Em Moçambique as mulheres e os homens são muito diferentes. E há muita gente e muitas instituições que tentam todos os dias diminuir a diferença. É muito difícil. Mas todos os dias tem que se tentar que as meninas não deixem de ir à escola, é que à medida que os estudos progridem as meninas vão desistindo, representando 2/3 dos drop-outs do sistema educativo. É brutal. Das meninas que iniciam a primária só 28,8% chegam ao fim. As que desistem da escola vão para casa trabalhar, porque à sua vida futura não fazem falta os estudos. As meninas não são valorizadas como os rapazes. E se é assim em muitos locais, aqui é muito assim - a taxa de analfabetismo entre as mulheres tem vindo a diminuir mas mantém-se alta: em 1997 era de 74,1% da população e em 2004 estava nos 66,2%. Notáveis mas insuficientes avanços.
A prática africana do lovolo (=bride's price) que 'faz parte da identidade individual e colectiva, ligando seres humanos e mortos numa rede de interpretações do mundo e num conjunto de tradições em contínuo processo de transformação'* está bem viva nas sociedades urbanas, incluindo Maputo, e legislação que combatia essa prática foi sendo posta de parte, porque inoperante. O lovolo leva à submissão da mulher ao marido, que a adquiriu, às vezes com grandes sacrifícios dele e da sua família, e o que se adquire é pertença, e dela faz-se o que se quer...
Esta é uma questão muitíssimo complexa, que cruza mal com a emancipação da mulher e cruza bem com a submissão cristã da mulher ao marido, a missionação teve implicações profundas numa mentalidade que já subalternizava o feminino. E as mentalidades mudam muito lentamente.
Devagar.
Ademais, a promiscuidade é comum, sendo usual o homem casado ter mais do que uma namorada - e nada por aqui é platónico. O grave problema de HIV em Moçambique é fruto também deste life style, e da prostituição que teima em cobrar preço sem camisinha (500 Meticais) e com camisinha (250 Meticais) com as mulheres a sujeitarem-se a tudo e a serem traficadas para além fronteiras.
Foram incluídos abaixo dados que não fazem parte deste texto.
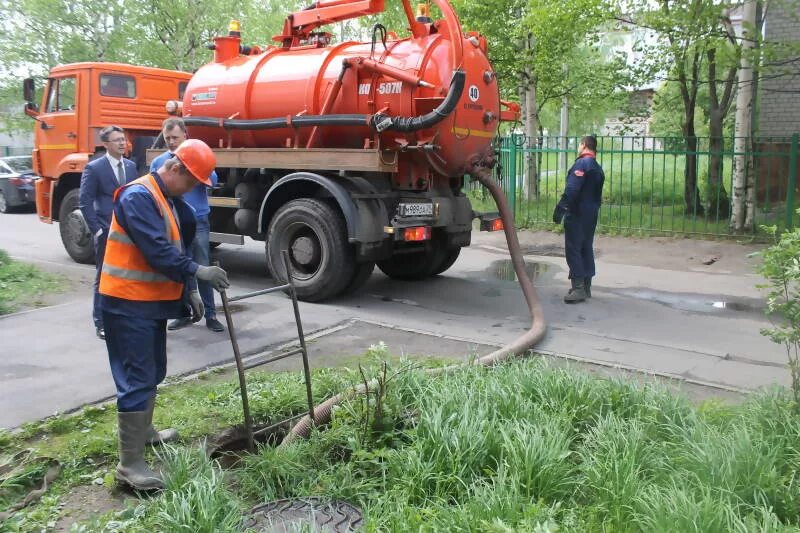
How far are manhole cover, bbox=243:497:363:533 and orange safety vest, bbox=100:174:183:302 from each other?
3.97 ft

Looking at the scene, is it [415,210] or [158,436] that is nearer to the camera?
[158,436]

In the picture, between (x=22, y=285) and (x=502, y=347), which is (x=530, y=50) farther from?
(x=22, y=285)

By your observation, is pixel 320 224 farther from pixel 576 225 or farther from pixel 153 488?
pixel 153 488

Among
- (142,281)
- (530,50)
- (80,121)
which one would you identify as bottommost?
(142,281)

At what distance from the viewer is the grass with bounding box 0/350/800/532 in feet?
9.54

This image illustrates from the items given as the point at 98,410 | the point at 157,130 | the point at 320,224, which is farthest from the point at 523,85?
the point at 98,410

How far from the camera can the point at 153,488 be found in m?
3.41

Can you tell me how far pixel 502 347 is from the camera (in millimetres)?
5887

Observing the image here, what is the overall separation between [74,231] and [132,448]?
7.40 meters

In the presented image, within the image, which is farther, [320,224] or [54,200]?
[54,200]

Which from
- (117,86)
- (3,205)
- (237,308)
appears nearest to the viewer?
(237,308)

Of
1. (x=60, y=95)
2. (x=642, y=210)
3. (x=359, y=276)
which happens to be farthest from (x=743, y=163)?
(x=60, y=95)

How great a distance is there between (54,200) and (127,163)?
481 centimetres

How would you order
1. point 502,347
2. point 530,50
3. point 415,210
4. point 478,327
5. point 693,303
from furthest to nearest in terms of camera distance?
point 530,50
point 693,303
point 415,210
point 478,327
point 502,347
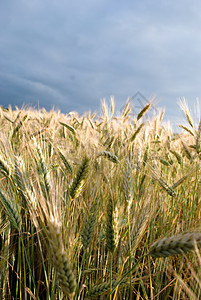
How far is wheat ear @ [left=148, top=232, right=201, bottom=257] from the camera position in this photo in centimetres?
82

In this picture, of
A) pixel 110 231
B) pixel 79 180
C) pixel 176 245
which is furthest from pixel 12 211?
pixel 176 245

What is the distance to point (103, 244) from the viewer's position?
5.43ft

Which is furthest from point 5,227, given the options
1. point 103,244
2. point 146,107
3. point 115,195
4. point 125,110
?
point 125,110

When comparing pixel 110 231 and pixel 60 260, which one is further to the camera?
pixel 110 231

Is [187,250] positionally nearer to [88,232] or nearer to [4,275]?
[88,232]

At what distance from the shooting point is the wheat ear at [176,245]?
0.82m

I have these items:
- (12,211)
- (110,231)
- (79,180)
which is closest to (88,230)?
(110,231)

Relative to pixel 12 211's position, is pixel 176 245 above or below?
below

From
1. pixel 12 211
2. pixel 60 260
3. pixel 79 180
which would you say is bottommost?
pixel 60 260

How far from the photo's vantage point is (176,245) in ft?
2.82

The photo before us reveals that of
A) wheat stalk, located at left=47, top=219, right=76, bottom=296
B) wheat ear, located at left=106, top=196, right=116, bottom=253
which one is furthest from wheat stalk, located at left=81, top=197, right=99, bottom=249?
wheat stalk, located at left=47, top=219, right=76, bottom=296

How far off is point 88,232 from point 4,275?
677mm

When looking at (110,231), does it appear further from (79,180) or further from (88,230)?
(79,180)

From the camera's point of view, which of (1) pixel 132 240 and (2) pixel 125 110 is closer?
(1) pixel 132 240
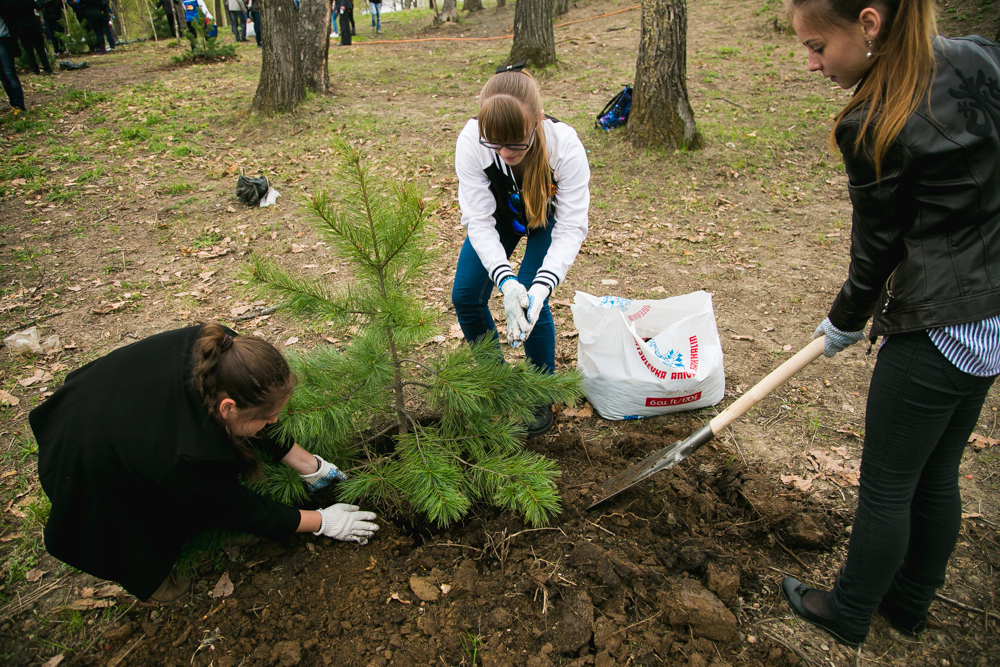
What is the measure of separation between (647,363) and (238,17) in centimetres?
1488

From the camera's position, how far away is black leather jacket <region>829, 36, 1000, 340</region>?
1183mm

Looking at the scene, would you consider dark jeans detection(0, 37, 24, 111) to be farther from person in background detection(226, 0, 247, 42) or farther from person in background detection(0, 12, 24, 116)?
person in background detection(226, 0, 247, 42)

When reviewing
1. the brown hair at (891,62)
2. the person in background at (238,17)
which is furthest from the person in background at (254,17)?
the brown hair at (891,62)

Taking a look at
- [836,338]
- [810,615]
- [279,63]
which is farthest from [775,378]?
[279,63]

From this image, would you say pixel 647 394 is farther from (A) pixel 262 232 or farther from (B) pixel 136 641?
(A) pixel 262 232

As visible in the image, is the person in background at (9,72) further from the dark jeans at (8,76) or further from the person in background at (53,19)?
the person in background at (53,19)

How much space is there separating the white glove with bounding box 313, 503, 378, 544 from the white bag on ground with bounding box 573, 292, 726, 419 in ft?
3.90

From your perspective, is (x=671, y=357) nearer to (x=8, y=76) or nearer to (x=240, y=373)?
(x=240, y=373)

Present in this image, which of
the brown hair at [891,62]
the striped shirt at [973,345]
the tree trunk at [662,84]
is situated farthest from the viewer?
the tree trunk at [662,84]

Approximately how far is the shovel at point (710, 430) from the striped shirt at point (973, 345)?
478 millimetres

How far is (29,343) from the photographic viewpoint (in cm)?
340

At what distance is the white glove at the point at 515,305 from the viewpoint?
218 centimetres

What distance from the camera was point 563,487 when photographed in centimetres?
230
Tudo isto a propósito da recente publicidade à cerveja laurentina, cujos outdoors levantaram ondas de protesto numa sociedade pós colonial onde as questões de racismo continuam a pesar. A pobreza cultural da imagem e do slogan e os protestos que gerou em vários sectores da sociedade, levaram as Cervejas de Moçambique a suspender a campanha.
Na época da responsabilidade social das empresas, e da primazia da imagem, ficava-lhes mal actuar ao nível baixo e promíscuo de uma sociedade que tenta inverter o status quo tão duro para a mulher. A pronta suspensão da campanha demonstra que quem todos os dias tenta remar contra a maré, acaba por atingir os resultados.
Ainda bem que há boas notícias.
*Estudos sérios da antropóloga Brigitte Bagnol sobre o assunto: Lovolo e espíritos no sul de Moçambique. Anál. Social, abr. 2008, no.187, p.251-272. ISSN 0003-2573.